* [Stated task 1]:
Decide whether each statement below agrees with the hockey line-usage post. For each, answer yes or no and quote the words from the post that settle it.
(a) Among the seven teams, the Flames give their bottom players the least ice time.
(b) Even with McDavid, Edmonton relied on its top 3 more than the Flames did.
(c) Anaheim played its bottom 3 players 18% of the time.
* [Stated task 2]: Reproduce everything in the hockey line-usage post from "Calgary still tops" down to "the talent depth.", word for word.

* [Selection]:
● ● ●

As to the score adjusting, I went through Anaheim, St Louis, Colorado for similar standings comparison and Edmonton to see if they had a major shift due to score/McDavid factor.
I am not going to post the results since I can't figure out the formatting and they came out pretty similar to the first batch.
Calgary still tops the list for Overall use and Even strength use of the first line. As a % of total minutes, the Flames play their top guys the most and their bottom guys the least among all 7 teams. (Again this is based on top 3 mins played being first line. Ferland was somewhere near 6-7 for example)
The differences are minor, like someone mentioned earlier 1% is 30 seconds of ice-time, but Anaheim for example played their bottom 3 players 21% compared to 18% on the Flames. That's a minute and a half, quite a lot of time for fourth liners.
St Louis was most comparable to the Flames leaning more on the top 6 than the bottom 6. Edmonton, even with the McDavid factor relied on their top 3 less than the Flames. They also made more use of their bottom 6, they rolled 4 lines like Nashville and Winnipeg without the talent depth.
I was looking for backup that GG overuses his bottom lines, and really the numbers show the opposite. In this sample of half the West teams he does the opposite. Now again, timing of usage is just as important as raw time on ice. Early on in the season putting the fourth line out after a goal, or there was a couple times where a late shift in the 3rd by the bottom 6 cost a game (but I think its actually less than people think it is).
So I don't think this lets him off the hook for anything, but when comparing the Flames to a contender vs a bubble team, you can see how the lack of depth has dictated line use and the contenders rely much more on all 4 lines than the bubbles.

● ● ●

* [Extracted data]:
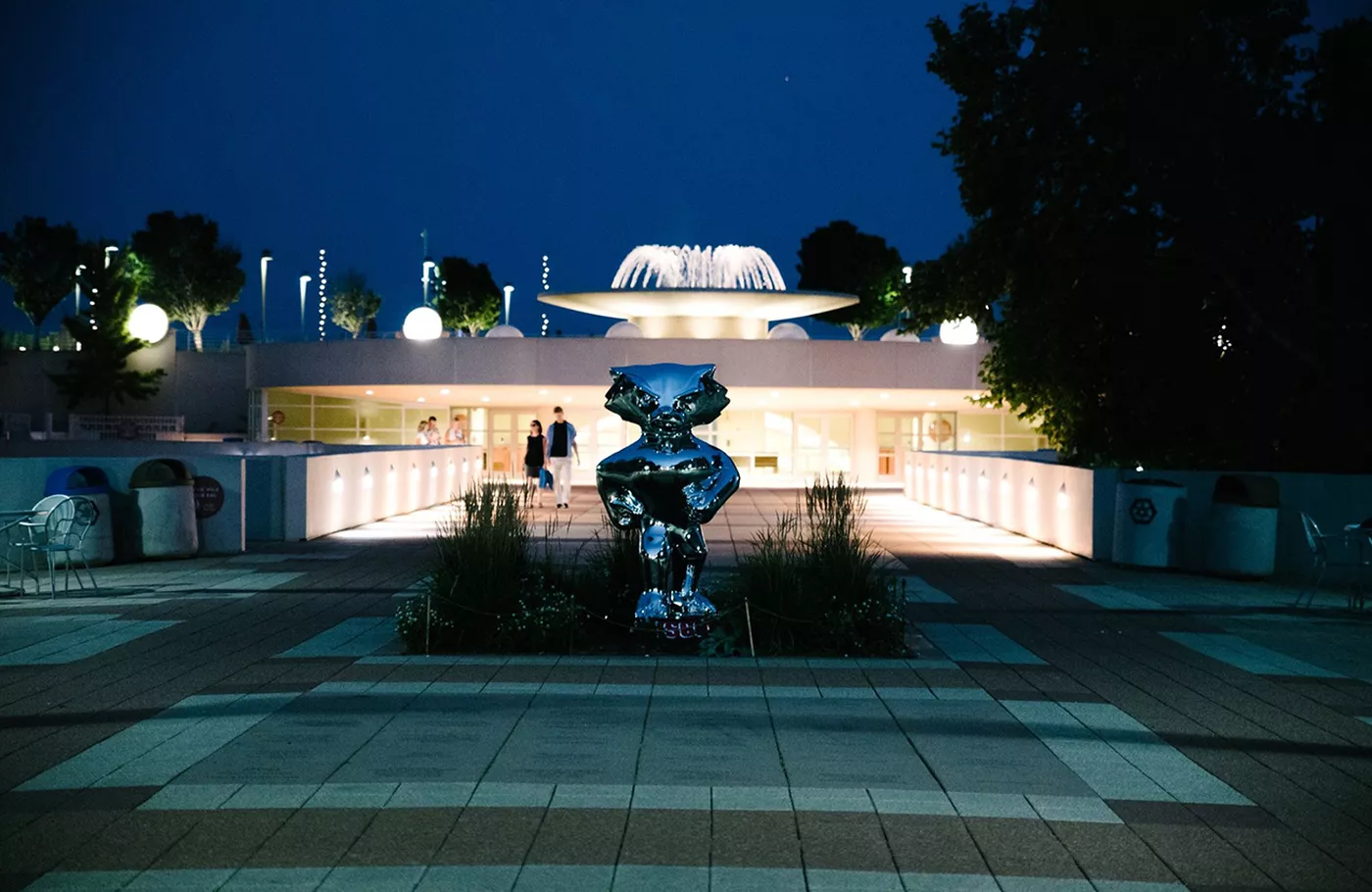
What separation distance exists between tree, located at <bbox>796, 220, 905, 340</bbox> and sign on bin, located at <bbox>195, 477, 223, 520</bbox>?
59.8 metres

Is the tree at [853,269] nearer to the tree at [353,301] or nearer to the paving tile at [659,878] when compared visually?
the tree at [353,301]

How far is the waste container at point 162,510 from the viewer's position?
15.6 meters

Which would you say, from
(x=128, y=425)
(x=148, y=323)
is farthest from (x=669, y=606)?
(x=128, y=425)

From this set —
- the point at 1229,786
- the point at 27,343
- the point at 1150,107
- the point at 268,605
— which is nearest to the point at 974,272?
the point at 1150,107

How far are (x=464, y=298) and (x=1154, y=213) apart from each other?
201 ft

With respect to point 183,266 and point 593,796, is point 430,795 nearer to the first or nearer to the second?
point 593,796

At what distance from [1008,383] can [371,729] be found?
1681 centimetres

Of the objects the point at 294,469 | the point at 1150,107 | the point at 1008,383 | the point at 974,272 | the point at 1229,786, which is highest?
the point at 1150,107

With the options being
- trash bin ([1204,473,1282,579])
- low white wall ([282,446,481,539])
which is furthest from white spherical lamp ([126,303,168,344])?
trash bin ([1204,473,1282,579])

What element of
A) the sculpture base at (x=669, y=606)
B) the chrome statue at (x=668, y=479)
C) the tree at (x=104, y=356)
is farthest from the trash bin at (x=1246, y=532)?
the tree at (x=104, y=356)

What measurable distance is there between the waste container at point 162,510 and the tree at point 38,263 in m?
72.8

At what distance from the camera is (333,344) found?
141ft

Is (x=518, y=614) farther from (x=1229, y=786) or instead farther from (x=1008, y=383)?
(x=1008, y=383)

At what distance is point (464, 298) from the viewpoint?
7762 cm
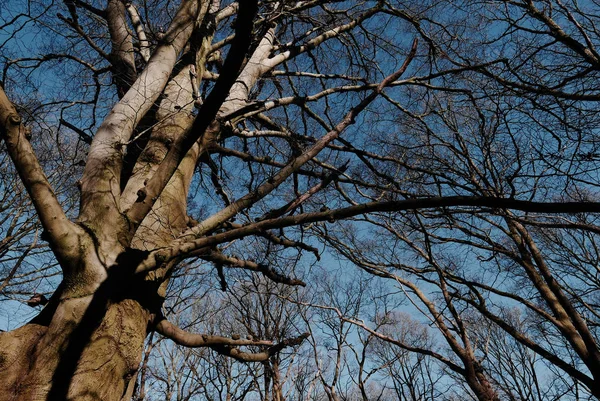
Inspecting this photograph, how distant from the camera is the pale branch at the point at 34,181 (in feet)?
6.15

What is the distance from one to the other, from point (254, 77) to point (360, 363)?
4316mm

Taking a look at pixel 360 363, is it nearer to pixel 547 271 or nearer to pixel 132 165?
pixel 547 271

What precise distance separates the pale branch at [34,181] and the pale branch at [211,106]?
1.18 ft

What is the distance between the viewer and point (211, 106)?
1860mm

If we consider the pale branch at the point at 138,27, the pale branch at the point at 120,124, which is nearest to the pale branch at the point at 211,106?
the pale branch at the point at 120,124

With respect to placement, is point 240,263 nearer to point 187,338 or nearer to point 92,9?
point 187,338

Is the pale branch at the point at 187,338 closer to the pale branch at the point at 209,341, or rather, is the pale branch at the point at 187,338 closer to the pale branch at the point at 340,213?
the pale branch at the point at 209,341

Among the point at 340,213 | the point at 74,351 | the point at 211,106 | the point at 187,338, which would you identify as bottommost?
the point at 74,351

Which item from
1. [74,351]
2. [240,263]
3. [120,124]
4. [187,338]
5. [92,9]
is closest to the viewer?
[74,351]

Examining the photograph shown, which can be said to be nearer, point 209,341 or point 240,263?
point 209,341

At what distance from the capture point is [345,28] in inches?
187

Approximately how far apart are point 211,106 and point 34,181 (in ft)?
3.17

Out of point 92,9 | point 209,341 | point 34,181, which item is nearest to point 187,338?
point 209,341

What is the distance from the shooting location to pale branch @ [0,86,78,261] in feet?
→ 6.15
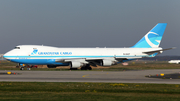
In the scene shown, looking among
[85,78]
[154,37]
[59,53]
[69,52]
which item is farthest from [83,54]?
[85,78]

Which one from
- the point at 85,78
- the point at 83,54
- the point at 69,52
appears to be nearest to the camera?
the point at 85,78

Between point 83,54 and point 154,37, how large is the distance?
16042mm

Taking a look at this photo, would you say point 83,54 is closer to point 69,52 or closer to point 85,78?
point 69,52

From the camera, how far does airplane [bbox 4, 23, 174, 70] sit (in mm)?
46250

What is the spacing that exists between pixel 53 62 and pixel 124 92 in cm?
3139

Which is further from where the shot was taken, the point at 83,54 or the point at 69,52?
the point at 83,54

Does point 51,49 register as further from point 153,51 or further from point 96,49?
point 153,51

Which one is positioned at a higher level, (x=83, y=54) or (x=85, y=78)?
(x=83, y=54)

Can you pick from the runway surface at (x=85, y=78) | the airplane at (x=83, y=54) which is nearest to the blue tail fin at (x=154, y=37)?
the airplane at (x=83, y=54)

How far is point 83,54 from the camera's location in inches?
1924

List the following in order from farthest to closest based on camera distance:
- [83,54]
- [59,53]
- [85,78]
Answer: [83,54]
[59,53]
[85,78]

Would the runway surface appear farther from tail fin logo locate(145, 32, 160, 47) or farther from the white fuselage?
tail fin logo locate(145, 32, 160, 47)

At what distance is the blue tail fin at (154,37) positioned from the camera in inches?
2055

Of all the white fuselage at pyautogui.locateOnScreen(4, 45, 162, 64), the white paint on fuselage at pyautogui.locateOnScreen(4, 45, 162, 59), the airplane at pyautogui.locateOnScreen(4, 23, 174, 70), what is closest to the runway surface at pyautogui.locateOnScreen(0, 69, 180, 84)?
the airplane at pyautogui.locateOnScreen(4, 23, 174, 70)
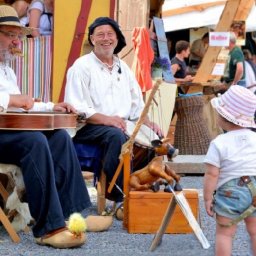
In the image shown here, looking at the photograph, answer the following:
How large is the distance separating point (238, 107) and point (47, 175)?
125cm

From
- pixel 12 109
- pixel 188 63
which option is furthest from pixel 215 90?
pixel 12 109

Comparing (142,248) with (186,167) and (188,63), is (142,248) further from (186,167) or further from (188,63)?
(188,63)

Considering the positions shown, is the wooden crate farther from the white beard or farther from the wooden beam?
the wooden beam

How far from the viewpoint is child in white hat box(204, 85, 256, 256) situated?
4.01 metres

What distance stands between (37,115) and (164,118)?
3.53 m

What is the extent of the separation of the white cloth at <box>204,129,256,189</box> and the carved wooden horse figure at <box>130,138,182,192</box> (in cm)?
107

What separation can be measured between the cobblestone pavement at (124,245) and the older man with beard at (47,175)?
10cm

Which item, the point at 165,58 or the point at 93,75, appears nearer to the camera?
the point at 93,75

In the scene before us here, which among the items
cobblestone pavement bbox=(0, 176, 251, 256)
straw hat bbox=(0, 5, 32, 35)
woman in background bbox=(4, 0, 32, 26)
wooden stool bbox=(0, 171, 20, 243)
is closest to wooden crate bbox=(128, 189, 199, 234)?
cobblestone pavement bbox=(0, 176, 251, 256)

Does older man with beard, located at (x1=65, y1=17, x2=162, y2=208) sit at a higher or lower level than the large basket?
higher

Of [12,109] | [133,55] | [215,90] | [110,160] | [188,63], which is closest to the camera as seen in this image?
[12,109]

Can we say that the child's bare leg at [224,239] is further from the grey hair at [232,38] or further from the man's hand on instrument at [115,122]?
the grey hair at [232,38]

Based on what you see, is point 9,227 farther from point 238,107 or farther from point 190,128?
point 190,128

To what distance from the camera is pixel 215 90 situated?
36.1 feet
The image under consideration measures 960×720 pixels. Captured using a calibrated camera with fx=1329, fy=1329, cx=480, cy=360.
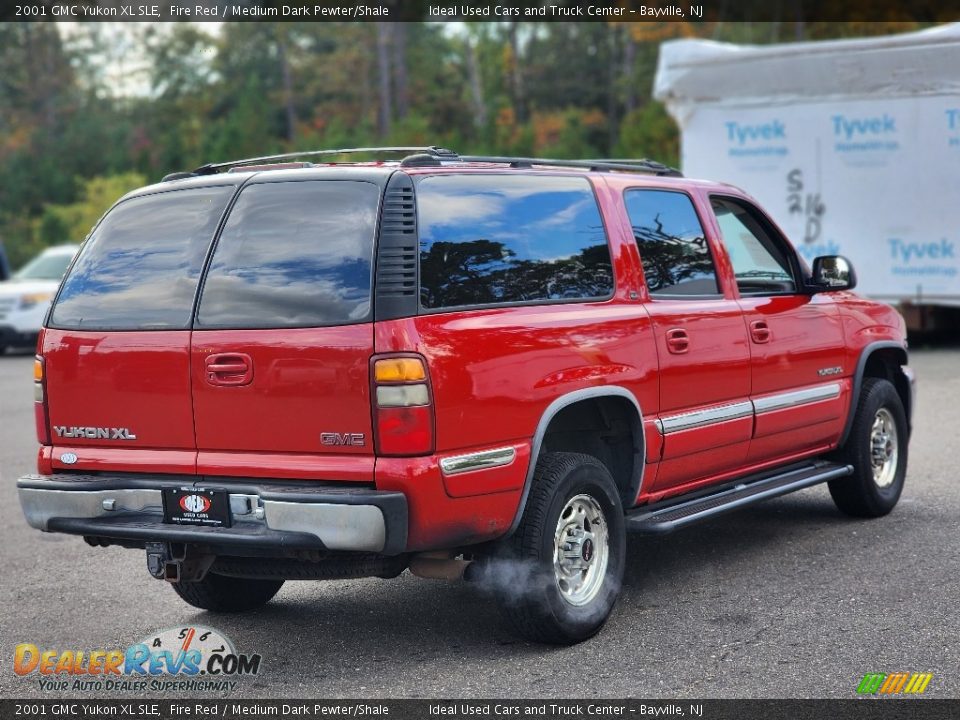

● ● ●

* [Exercise output 1]:
(a) Yes: "the Flames play their top guys the most and their bottom guys the least among all 7 teams."
(b) No: "Edmonton, even with the McDavid factor relied on their top 3 less than the Flames."
(c) No: "Anaheim for example played their bottom 3 players 21% compared to 18% on the Flames."

* [Exercise output 2]:
Calgary still tops the list for Overall use and Even strength use of the first line. As a % of total minutes, the Flames play their top guys the most and their bottom guys the least among all 7 teams. (Again this is based on top 3 mins played being first line. Ferland was somewhere near 6-7 for example)
The differences are minor, like someone mentioned earlier 1% is 30 seconds of ice-time, but Anaheim for example played their bottom 3 players 21% compared to 18% on the Flames. That's a minute and a half, quite a lot of time for fourth liners.
St Louis was most comparable to the Flames leaning more on the top 6 than the bottom 6. Edmonton, even with the McDavid factor relied on their top 3 less than the Flames. They also made more use of their bottom 6, they rolled 4 lines like Nashville and Winnipeg without the talent depth.